Shoove:- To move something that results in the smoothing of an irritable wife's rage. Example of use:- Don't worry dear, I'll smoove it once I finish this fag.

Sponganglion:- Used to describe the stray spittle that can escape your mouth at the most inopportune of times. Sponganglion is usually the result of over excitement in a social environment, and in order to qualify as sponganglion the spittle escape must occur in the presence of others (sponganglion has to be shared). Any spittle that actually lands on another's face is known as prima sponganglion, An instance which involves spraying another person with a bevarage that was formerly in your mouth is called supra sponganglion. Sponganglion can also be used in a derogatory sense, to describe someone who has trouble fitting in with a team. However if a team actively conspire to alienate a member of their team (and thus create a sponganglion) - this is known as spongangliantion, and the team are sponganglionists.

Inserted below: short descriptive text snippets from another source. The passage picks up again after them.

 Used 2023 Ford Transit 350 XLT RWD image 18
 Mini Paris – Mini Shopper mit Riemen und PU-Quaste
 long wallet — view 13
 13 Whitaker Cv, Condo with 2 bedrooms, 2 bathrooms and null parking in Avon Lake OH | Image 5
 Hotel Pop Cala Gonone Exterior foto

Teutofrenic:- A person that is devoid of any ability to interract socially with other people, an atmosphere vacuum. Being in close proximity to a teutofrenic can make you lose the will to live. Very often abbreviated to Teut.

Thare:- Used to describe "over there", in particular when the object someone is seeking is in plain view.

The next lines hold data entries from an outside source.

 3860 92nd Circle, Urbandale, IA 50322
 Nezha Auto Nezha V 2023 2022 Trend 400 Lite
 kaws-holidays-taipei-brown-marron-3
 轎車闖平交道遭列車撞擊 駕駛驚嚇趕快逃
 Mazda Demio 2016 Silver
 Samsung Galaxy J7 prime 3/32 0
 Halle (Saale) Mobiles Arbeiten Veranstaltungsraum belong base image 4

Thaye:- An all powerful group of people that exist only to the stupid. They are evident in the speech of the stupid relating to causing agents :

  • "Can you believe thaye killed off my favorite character?"
  • "Thaye're raising the taxes of cigarettes again."

Threpstall:- A hole or other similar safety device incorporated into a pen lid. In 1987 the disposable pen industry sent out a tender for a way to prevent children and childish adults from choking on pen lids. There were many responses, including Van Burgens blades of death and Coolister's rather radical approach of replacing the lids with small poisonous tree frogs - which although prevented choking, had other serious side effects. The idea that won in the end though was Daniel Threpstall's simple one of drilling a small hole in the top of the lid, in his honour all pen related safety features are now called Threpstalls. Threpstall himself was suitably rewarded for his invention and has since ploughed his not inconsiderable fortune into the search for the albino space mouse.

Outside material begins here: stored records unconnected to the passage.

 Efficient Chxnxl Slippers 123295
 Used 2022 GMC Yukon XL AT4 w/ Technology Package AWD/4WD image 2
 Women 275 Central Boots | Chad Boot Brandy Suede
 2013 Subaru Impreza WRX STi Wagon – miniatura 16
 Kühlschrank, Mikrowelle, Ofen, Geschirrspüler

Thunk:- To think heavily while repeatedly slapping yourself about the head. Example of use: I am sure I can go to that party but why does that date seem familiar?
Often the case will be that you have agreed to go to a party and forgotten a good friend's/wife's/family members birthday

Tomistication:- One who takes pleasure in making others redundant in a servile or obsequious manner. Examples of use: That S.O.B really gets his rocks of when he tomisticates a department.

Tored:- To experience a level of boredom so extreme that your brain quite literally shuts down. Often experienced when doing clerical temp work.

Tuttologo:- To know all. A person who knows, or believes they know everything. Commonly refered to as a know it all. Examples of use: Tim's tuttologic attitude really twists my nipples.

Verbalicity (Verbal~issitee):- To talk nonsense, particularly as a result of the mind meandering during the hours of work, commonly called 'Verbal diarrhoea'

Weakerton:- cast from the word singleton, a weakerton is a person or a social sector which is weaker than their counterpart.

Wollump:- A catch all word that can have any meaning. This addition to the Lexical Outlaws armoury can allow you to get out of any tricky linguistic spot. Wollump can even be substituted for a word you actually know in order to outwit your audience. It is the ace trump card of the English language.